• _What is being asked_: Convert all of the lines below into a JSON list of strings, with one string per line and blank lines left out.

• _Data in this exercise_:
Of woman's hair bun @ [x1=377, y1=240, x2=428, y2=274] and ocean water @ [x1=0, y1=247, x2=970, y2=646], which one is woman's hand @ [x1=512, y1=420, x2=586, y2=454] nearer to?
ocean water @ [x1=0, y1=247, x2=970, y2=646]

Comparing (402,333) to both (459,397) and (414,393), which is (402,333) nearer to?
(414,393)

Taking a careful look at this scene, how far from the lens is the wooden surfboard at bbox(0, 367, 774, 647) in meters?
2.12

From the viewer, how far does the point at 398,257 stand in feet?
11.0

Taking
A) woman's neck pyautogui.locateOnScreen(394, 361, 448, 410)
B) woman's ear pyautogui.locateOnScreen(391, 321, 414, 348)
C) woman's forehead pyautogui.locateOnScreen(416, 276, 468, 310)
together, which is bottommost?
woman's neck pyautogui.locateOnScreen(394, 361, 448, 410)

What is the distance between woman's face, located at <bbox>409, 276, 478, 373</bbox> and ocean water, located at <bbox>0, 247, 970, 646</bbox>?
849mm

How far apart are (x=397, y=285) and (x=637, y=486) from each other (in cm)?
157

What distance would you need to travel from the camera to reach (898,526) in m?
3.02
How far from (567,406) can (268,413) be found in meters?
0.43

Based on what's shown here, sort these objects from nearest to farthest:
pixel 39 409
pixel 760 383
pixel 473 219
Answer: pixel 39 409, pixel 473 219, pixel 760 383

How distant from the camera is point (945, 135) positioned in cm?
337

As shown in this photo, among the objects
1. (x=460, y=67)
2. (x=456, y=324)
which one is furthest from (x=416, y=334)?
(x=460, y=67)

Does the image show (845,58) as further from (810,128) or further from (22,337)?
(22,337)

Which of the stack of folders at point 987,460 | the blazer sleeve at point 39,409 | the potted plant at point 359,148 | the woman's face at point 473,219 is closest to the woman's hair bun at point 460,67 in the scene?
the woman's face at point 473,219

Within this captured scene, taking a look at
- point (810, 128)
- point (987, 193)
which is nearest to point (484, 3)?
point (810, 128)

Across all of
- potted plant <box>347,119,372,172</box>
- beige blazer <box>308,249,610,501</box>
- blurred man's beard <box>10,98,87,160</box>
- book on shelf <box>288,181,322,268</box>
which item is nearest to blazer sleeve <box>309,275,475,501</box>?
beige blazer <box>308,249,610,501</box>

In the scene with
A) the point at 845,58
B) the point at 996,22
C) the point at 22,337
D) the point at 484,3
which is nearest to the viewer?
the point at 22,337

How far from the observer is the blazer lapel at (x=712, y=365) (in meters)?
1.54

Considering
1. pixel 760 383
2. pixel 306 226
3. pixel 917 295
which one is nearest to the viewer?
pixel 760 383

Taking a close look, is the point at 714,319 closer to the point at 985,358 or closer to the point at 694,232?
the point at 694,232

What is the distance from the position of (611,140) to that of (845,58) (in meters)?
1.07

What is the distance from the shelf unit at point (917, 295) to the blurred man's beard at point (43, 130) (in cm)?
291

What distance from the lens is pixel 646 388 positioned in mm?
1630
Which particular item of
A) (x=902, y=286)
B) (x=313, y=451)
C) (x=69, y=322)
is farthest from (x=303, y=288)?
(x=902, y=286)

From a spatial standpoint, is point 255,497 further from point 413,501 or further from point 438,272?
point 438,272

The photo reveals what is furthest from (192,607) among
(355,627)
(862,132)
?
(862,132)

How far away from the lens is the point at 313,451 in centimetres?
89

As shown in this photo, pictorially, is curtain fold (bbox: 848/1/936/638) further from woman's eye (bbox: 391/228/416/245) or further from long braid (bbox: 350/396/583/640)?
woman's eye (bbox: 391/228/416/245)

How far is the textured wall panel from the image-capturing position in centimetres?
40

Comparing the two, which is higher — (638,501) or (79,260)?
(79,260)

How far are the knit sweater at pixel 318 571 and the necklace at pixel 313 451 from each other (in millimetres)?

• _The answer_:
[
  "Of woman's hair bun @ [x1=377, y1=240, x2=428, y2=274] and ocean water @ [x1=0, y1=247, x2=970, y2=646], which one is woman's hand @ [x1=512, y1=420, x2=586, y2=454] nearer to?",
  "ocean water @ [x1=0, y1=247, x2=970, y2=646]",
  "Comparing (402,333) to both (459,397) and (414,393), which is (402,333) nearer to?",
  "(414,393)",
  "Taking a careful look at this scene, how far from the lens is the wooden surfboard at bbox(0, 367, 774, 647) in meters?",
  "2.12",
  "From the viewer, how far does the point at 398,257 stand in feet?",
  "11.0",
  "Taking",
  "A) woman's neck pyautogui.locateOnScreen(394, 361, 448, 410)",
  "B) woman's ear pyautogui.locateOnScreen(391, 321, 414, 348)",
  "C) woman's forehead pyautogui.locateOnScreen(416, 276, 468, 310)",
  "together, which is bottommost?",
  "woman's neck pyautogui.locateOnScreen(394, 361, 448, 410)",
  "What is the distance between woman's face, located at <bbox>409, 276, 478, 373</bbox> and ocean water, located at <bbox>0, 247, 970, 646</bbox>?",
  "849mm",
  "How far apart are (x=397, y=285) and (x=637, y=486) from each other (in cm)?",
  "157",
  "What distance would you need to travel from the camera to reach (898,526) in m?",
  "3.02",
  "How far from (567,406) can (268,413) be found in meters?",
  "0.43",
  "Based on what's shown here, sort these objects from nearest to farthest:",
  "pixel 39 409",
  "pixel 760 383",
  "pixel 473 219",
  "Answer: pixel 39 409, pixel 473 219, pixel 760 383",
  "How distant from the camera is point (945, 135) positioned in cm?",
  "337",
  "As shown in this photo, among the objects",
  "1. (x=460, y=67)",
  "2. (x=456, y=324)",
  "which one is furthest from (x=416, y=334)?",
  "(x=460, y=67)",
  "Does the image show (845,58) as further from (810,128) or further from (22,337)?",
  "(22,337)",
  "Which of the stack of folders at point 987,460 | the blazer sleeve at point 39,409 | the potted plant at point 359,148 | the woman's face at point 473,219 is closest to the woman's hair bun at point 460,67 in the scene?",
  "the woman's face at point 473,219",
  "Within this captured scene, taking a look at",
  "- point (810, 128)",
  "- point (987, 193)",
  "which is nearest to point (484, 3)?",
  "point (810, 128)",
  "Across all of",
  "- potted plant <box>347,119,372,172</box>",
  "- beige blazer <box>308,249,610,501</box>",
  "- blurred man's beard <box>10,98,87,160</box>",
  "- book on shelf <box>288,181,322,268</box>",
  "which item is nearest to blazer sleeve <box>309,275,475,501</box>?",
  "beige blazer <box>308,249,610,501</box>",
  "In the scene with",
  "A) the point at 845,58",
  "B) the point at 996,22",
  "C) the point at 22,337",
  "D) the point at 484,3",
  "which is nearest to the viewer?",
  "the point at 22,337",
  "How far from the observer is the blazer lapel at (x=712, y=365) (in meters)?",
  "1.54",
  "Considering",
  "1. pixel 760 383",
  "2. pixel 306 226",
  "3. pixel 917 295",
  "which one is nearest to the viewer?",
  "pixel 760 383",
  "Taking a close look, is the point at 714,319 closer to the point at 985,358 or closer to the point at 694,232?",
  "the point at 694,232",
  "What is the distance from the position of (611,140) to that of (845,58) (in meters)?",
  "1.07",
  "What is the distance from the shelf unit at point (917, 295) to the blurred man's beard at point (43, 130) (in cm)?",
  "291",
  "What distance from the lens is pixel 646 388 positioned in mm?",
  "1630",
  "Which particular item of",
  "A) (x=902, y=286)",
  "B) (x=313, y=451)",
  "C) (x=69, y=322)",
  "is farthest from (x=303, y=288)?",
  "(x=902, y=286)",
  "From a spatial standpoint, is point 255,497 further from point 413,501 or further from point 438,272?",
  "point 438,272",
  "The photo reveals what is furthest from (192,607) among",
  "(355,627)",
  "(862,132)",
  "?",
  "(862,132)",
  "How far away from the lens is the point at 313,451 in centimetres?",
  "89",
  "As shown in this photo, pictorially, is curtain fold (bbox: 848/1/936/638) further from woman's eye (bbox: 391/228/416/245) or further from long braid (bbox: 350/396/583/640)?",
  "woman's eye (bbox: 391/228/416/245)",
  "How far is the textured wall panel from the image-capturing position in centimetres?",
  "40",
  "Comparing the two, which is higher — (638,501) or (79,260)?",
  "(79,260)",
  "How far are the knit sweater at pixel 318 571 and the necklace at pixel 313 451 from each other (in millimetres)?"
]